Mike Smith puts the world to rights…

Civil rights leader Mahatma Gandhi’s quote “the future depends on what you do today” really seems to apply to the position we find community pharmacy in at this challenging time. Recently, I have spent some time visiting pharmacists to discuss the impact of the cuts on their business.

From this, it is clear there is more going on than the double whammy of the cuts and Category M, both of which are really hitting cash flow. Added to that are other pressures including the increase in the minimum wage and, in some cases, astonishing increases in business rates. I also learnt that CCGs are withdrawing funding for pharmacy services, including PGDs on fusidic acid for impetigo, trimethoprim for UTI, smoking cessation and nystatin for yeast infections. The removal of funding for the emergency supply of medicines is strange, as we still await the finalisation of the new scheme.

I have also heard reports that pharmacists are not receiving referrals from NHS 111 – despite the announcement that this would be encouraged.

All of these problems are a direct result of the decentralisation of payment from national to regional funds. Community pharmacy alone is not affected by these changes. We read almost daily of increased pressure on budgets for health and social care, affecting many of our patients.

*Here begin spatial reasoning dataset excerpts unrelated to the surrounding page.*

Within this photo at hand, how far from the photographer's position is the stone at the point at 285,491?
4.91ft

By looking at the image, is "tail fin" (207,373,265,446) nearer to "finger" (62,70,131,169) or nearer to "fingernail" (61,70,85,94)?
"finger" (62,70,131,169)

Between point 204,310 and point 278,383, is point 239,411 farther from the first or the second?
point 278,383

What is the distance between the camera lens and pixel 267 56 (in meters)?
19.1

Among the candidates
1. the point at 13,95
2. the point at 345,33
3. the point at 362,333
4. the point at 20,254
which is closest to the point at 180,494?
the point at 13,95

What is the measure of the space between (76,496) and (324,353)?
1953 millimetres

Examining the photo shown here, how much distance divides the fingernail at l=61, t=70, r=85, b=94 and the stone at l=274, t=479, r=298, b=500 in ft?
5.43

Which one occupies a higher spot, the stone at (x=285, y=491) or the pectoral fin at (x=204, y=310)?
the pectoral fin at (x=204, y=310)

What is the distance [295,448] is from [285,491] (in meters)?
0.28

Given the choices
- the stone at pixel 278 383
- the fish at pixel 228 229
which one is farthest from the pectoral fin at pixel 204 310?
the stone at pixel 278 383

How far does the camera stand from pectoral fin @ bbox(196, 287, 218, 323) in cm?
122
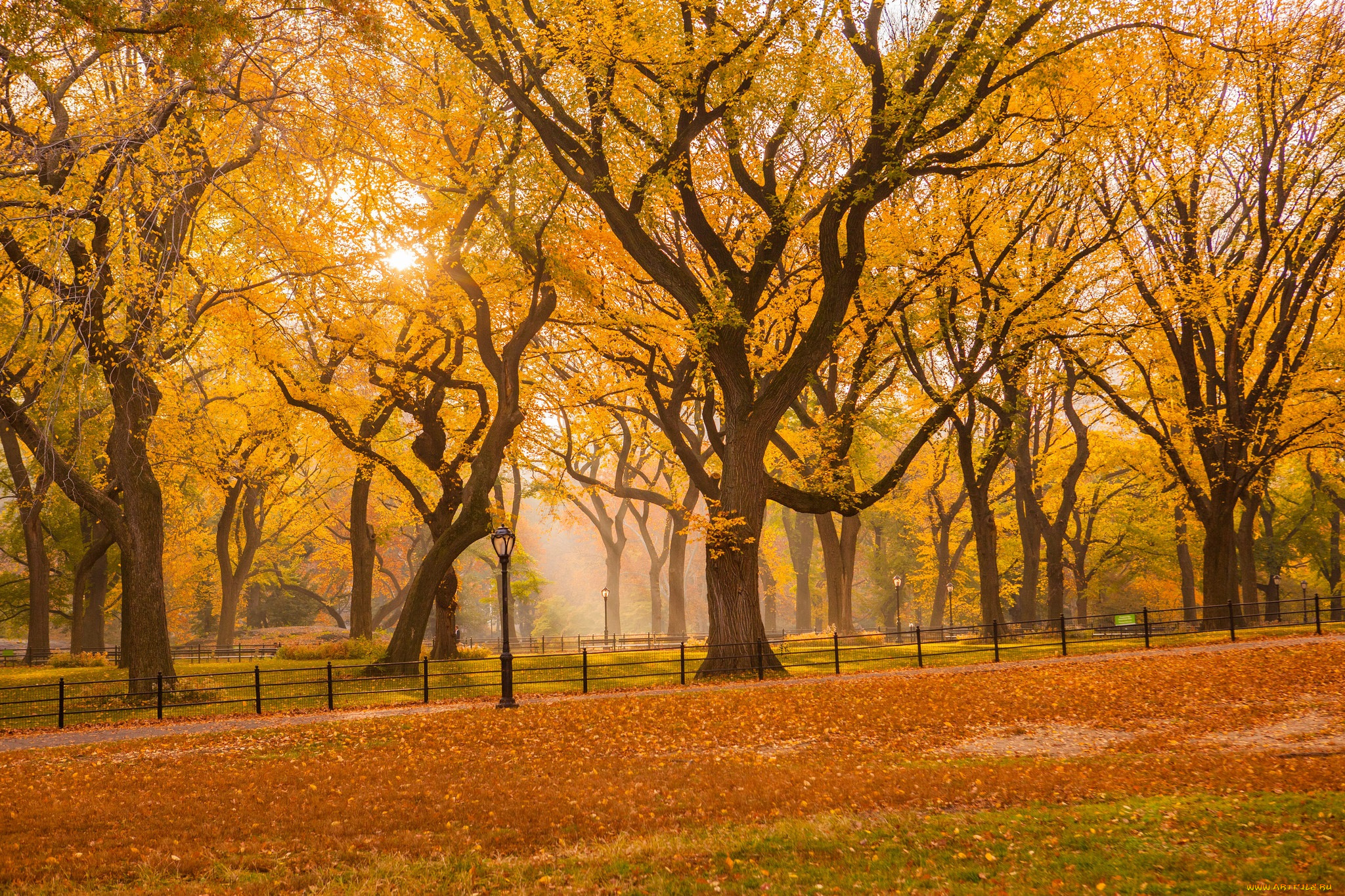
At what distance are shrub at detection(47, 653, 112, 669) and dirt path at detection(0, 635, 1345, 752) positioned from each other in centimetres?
1365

I said in this column many years ago that the transition from payment for volume to payment for services will be fraught with danger, and this has clearly proved to be the case. All of these issues come together to cause a ‘perfect storm’, which will inevitably increase pressure on already stretched surgeries and overcrowded A&E departments.

It is clear that the Department of Health is focusing its investment in GP surgeries, rather than community pharmacy. Health minister David Mowat has outlined plans to close 7,500 surgeries and replace them with 1,500 super hubs. He said “we are finding that things are working better with GP practices being put into hubs of 35,000 to 40,000 people. They can employ pharmacists and physios and do more things on scale”.

Dr Richard Vautrey, deputy chairman of the BMA GP committee, has said about general practice: “The connections that local GPs have with their patients is one of the things that patients value most highly. We break that at our peril”. Such statements apply equally to pharmacy.

The Department of Health will not appreciate the value and social function of community pharmacy until they lose it. Funding has already been promised to move pharmacists into existing GP surgeries, signalling that community pharmacy does not figure very highly in the Department’s thinking – which is hardly surprising in the face of the two judicial reviews hanging over our relationship.

I have recently returned from the excellent European Pharmacist’s Forum, funded in part by Alliance Healthcare, and it is clear the UK is not alone in our challenges. Many countries are seeing increased expenditure through the hospital sector, as more expensive molecules are distributed through this route, at the expense of community pharmacy. In Spain, 973 pharmacies are on the verge of bankruptcy and in Italy they have too many graduates – it is predicted that there could be 20,000 unemployed pharmacists by 2020.

In contrast, in Switzerland a sample of 1,000 patients illustrates that 250 people are healthy, 250 see a physician and the remaining 500 are triaged in a pharmacy, receiving treatment without further referral. It’s taken 10 years for them to achieve this position – so we need to start now.

And, back to Mr Gandhi – what do we need to do now? We need to sell our vision for success to a much wider audience, and we must demonstrate how we can make our patient’s lives healthier, happier and better. As business people, we know all about selling things. Now we must sell the most important thing of all – ourselves.